### DATA SHOWN
-- BEGIN --

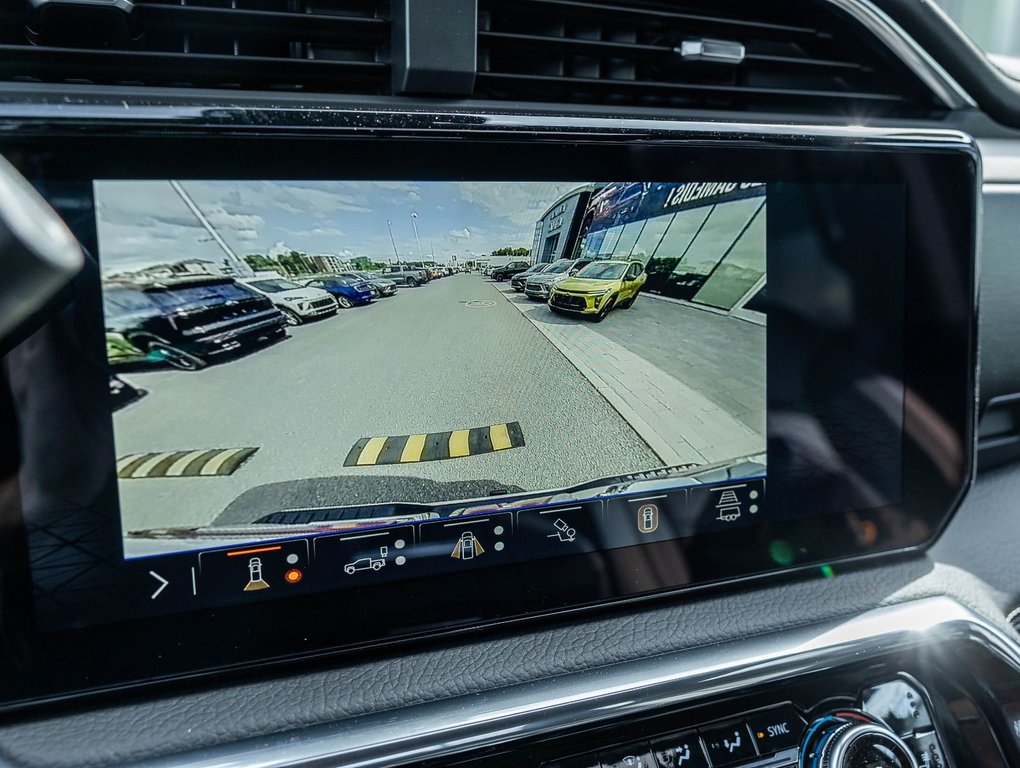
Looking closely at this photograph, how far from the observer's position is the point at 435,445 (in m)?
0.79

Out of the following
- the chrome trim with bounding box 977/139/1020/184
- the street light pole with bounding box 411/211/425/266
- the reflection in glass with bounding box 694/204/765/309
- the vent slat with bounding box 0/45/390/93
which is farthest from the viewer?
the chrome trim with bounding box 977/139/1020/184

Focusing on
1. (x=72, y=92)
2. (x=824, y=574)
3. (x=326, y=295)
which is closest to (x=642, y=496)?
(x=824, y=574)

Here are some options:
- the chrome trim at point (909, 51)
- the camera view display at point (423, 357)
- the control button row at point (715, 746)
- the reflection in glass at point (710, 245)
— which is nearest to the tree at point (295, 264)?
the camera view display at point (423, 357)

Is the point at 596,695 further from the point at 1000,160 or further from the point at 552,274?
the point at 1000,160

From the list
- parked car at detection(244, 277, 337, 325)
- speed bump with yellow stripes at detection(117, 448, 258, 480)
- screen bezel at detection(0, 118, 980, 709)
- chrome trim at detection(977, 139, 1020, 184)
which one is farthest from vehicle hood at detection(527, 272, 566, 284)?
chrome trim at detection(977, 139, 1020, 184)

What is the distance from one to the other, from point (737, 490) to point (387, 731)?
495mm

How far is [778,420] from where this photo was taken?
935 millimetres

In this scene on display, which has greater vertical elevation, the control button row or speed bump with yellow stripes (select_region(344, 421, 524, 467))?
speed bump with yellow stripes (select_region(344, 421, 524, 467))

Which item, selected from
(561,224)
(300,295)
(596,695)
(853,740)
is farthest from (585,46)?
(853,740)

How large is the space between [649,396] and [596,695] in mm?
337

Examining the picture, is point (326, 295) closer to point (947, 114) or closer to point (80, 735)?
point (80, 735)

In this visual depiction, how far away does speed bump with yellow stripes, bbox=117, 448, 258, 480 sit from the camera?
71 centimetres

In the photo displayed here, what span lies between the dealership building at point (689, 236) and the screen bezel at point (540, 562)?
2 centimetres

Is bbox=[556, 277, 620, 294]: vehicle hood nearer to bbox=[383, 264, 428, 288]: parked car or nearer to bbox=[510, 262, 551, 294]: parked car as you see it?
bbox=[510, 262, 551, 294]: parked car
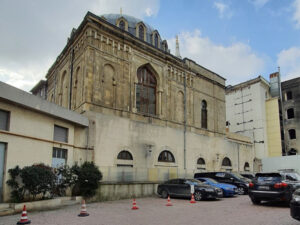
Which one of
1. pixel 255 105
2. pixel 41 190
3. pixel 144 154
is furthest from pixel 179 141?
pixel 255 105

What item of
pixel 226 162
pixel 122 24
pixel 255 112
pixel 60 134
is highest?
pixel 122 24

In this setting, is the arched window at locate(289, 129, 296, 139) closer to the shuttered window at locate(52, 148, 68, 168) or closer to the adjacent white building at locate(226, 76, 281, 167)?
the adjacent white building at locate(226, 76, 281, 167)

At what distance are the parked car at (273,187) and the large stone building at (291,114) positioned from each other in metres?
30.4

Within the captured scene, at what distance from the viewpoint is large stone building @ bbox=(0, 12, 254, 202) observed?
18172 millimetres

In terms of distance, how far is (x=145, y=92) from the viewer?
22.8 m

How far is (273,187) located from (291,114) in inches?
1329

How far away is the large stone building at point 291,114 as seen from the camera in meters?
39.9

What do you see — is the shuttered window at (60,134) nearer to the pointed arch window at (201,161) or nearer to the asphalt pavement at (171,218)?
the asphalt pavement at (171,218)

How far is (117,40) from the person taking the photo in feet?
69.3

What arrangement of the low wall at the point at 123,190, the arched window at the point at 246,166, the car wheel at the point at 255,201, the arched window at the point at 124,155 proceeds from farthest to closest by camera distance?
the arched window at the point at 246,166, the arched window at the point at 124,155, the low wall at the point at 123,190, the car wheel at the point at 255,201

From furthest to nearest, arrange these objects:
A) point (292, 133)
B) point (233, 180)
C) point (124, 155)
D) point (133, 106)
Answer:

-- END --

### REQUIRED WORK
Repeat all of the lines above with "street light pole" swapped for "lamp post", changing nothing else, and leave the pictures out.

### ANSWER IN FULL
Looking closely at this photograph, how far from the observer's position is the point at 435,445 (in m)?
0.79

Out of the following
- the chrome trim with bounding box 977/139/1020/184
- the lamp post with bounding box 411/211/425/266
- the reflection in glass with bounding box 694/204/765/309
- the vent slat with bounding box 0/45/390/93
which is farthest from the viewer?
the chrome trim with bounding box 977/139/1020/184

Focusing on
1. (x=72, y=92)
2. (x=824, y=574)
3. (x=326, y=295)
which is closest to (x=642, y=496)?
(x=824, y=574)

Here are some options:
- the chrome trim at point (909, 51)
- the camera view display at point (423, 357)
- the control button row at point (715, 746)
- the reflection in glass at point (710, 245)
— which is nearest to the tree at point (295, 264)?
the camera view display at point (423, 357)

Is the point at 596,695 further from the point at 1000,160 or further from the point at 552,274?
the point at 1000,160

From the list
- parked car at detection(244, 277, 337, 325)
- speed bump with yellow stripes at detection(117, 448, 258, 480)
- screen bezel at detection(0, 118, 980, 709)
- chrome trim at detection(977, 139, 1020, 184)
which one is farthest from vehicle hood at detection(527, 272, 566, 284)?
chrome trim at detection(977, 139, 1020, 184)

What is the distance from one to the other, from point (737, 490) to point (387, 731)?
495mm

How far is [778,420] from where this photo was taken?
935 millimetres

In this scene on display, which has greater vertical elevation, the control button row or speed bump with yellow stripes (select_region(344, 421, 524, 467))?
speed bump with yellow stripes (select_region(344, 421, 524, 467))

Which item, selected from
(561,224)
(300,295)
(596,695)
(853,740)
is farthest from (585,46)?
(853,740)

How large is the space between [649,396] and [596,695] in mm?
337

Examining the picture, is point (326, 295) closer to point (947, 114) or closer to point (80, 735)?
point (80, 735)

In this visual depiction, how far away does speed bump with yellow stripes, bbox=117, 448, 258, 480 sit from the camera?
71 centimetres

In the photo displayed here, what span lies between the dealership building at point (689, 236) and the screen bezel at point (540, 562)?
2 centimetres

Is bbox=[556, 277, 620, 294]: vehicle hood nearer to bbox=[383, 264, 428, 288]: parked car or nearer to bbox=[510, 262, 551, 294]: parked car as you see it?
bbox=[510, 262, 551, 294]: parked car
Which one of
1. pixel 255 105
2. pixel 41 190
3. pixel 144 154
is furthest from pixel 179 141?
pixel 255 105

What item of
pixel 226 162
pixel 122 24
pixel 255 112
pixel 60 134
is highest?
pixel 122 24

In this setting, is the arched window at locate(289, 129, 296, 139) closer to the shuttered window at locate(52, 148, 68, 168) or closer to the adjacent white building at locate(226, 76, 281, 167)?
the adjacent white building at locate(226, 76, 281, 167)

At what distance are the parked car at (273,187) and the large stone building at (291,114) positioned from each other in metres?
30.4

Within the captured scene, at what distance from the viewpoint is large stone building @ bbox=(0, 12, 254, 202) observed?
18172 millimetres

In terms of distance, how far is (x=145, y=92) from the viewer?
22.8 m

How far is (273,187) located from (291,114) in inches?
1329

How far away is the large stone building at point 291,114 as seen from the camera in meters?
39.9

What do you see — is the shuttered window at (60,134) nearer to the pointed arch window at (201,161) or nearer to the asphalt pavement at (171,218)?
the asphalt pavement at (171,218)

How far is (117,40) from the person taking the photo in feet?
69.3

What arrangement of the low wall at the point at 123,190, the arched window at the point at 246,166, the car wheel at the point at 255,201, the arched window at the point at 124,155 proceeds from farthest to closest by camera distance?
the arched window at the point at 246,166, the arched window at the point at 124,155, the low wall at the point at 123,190, the car wheel at the point at 255,201

From furthest to nearest, arrange these objects:
A) point (292, 133)
B) point (233, 180)
C) point (124, 155)
D) point (133, 106)
Answer:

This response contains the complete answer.